Dernière modification 09 janvier 2008

L’ABC présente des recommandations au Groupe d’étude sur les politiques en matière de concurrence

Pour publication immédiate
le 10 janvier 2008

Toronto (Ontario) – L’Association des banquiers canadiens (ABC) a présenté aujourd’hui ses recommandations au Groupe d’étude sur les politiques en matière de concurrence du gouvernement fédéral, en ce qui a trait aux importants enjeux que constituent le renforcement de la compétitivité canadienne et la création d’un avantage concurrentiel pour les firmes canadiennes sur la scène mondiale.

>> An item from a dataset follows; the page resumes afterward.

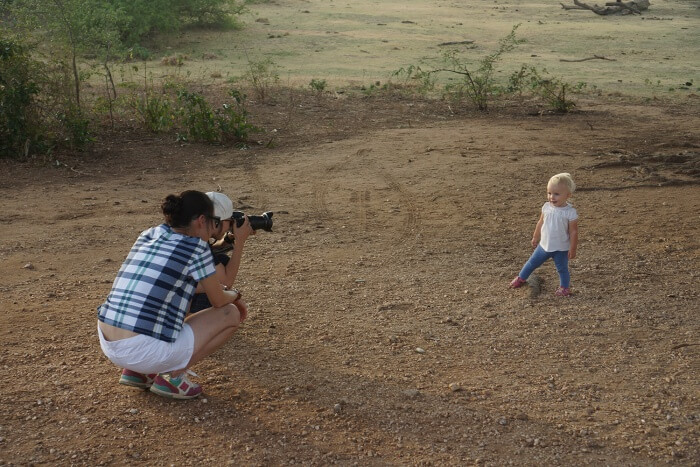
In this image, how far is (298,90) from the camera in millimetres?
11297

« La réalité, c’est que les banques canadiennes - en fait toutes les entreprises canadiennes - exercent leurs activités dans un marché mondial, a déclaré Nancy Hughes Anthony, présidente et chef de la direction de l’ABC. Tout examen des politiques en matière de concurrence doit être mené dans une optique internationale plus vaste, et non uniquement d’un point de vue national. Voilà comment nous doterons le Canada d’un avantage concurrentiel – qui profitera à tous les Canadiens en créant des emplois de qualité, en attirant l’investissement et le talent, en favorisant l’innovation et en établissant une solide assiette fiscale à l’appui de nos programmes sociaux. »

Le mémoire de l’ABC se concentre sur les facteurs qui inciteraient les firmes canadiennes à être des investisseurs actifs et dynamiques, ici comme à l’étranger, tout en maximisant l’attrait du Canada comme endroit propice aux nouveaux investissements. Dans son mémoire, l’ABC présente des arguments en faveur :

  • d’un régime fiscal concurrentiel, tant au palier provincial que fédéral;
  • d’un cadre de politique publique souple reposant sur des principes, plutôt que sur une réglementation prescriptive;
  • de l’abolition des obstacles au commerce entre les provinces;
  • d’un organisme commun de réglementation des valeurs mobilières;
  • d’une perspective internationale sur les régimes de concurrence et d’investissement du Canada;
  • d’un nouvel examen des politiques structurelles existantes qui régissent le secteur des services financiers;
  • d’un programme plus actif en matière de commerce international.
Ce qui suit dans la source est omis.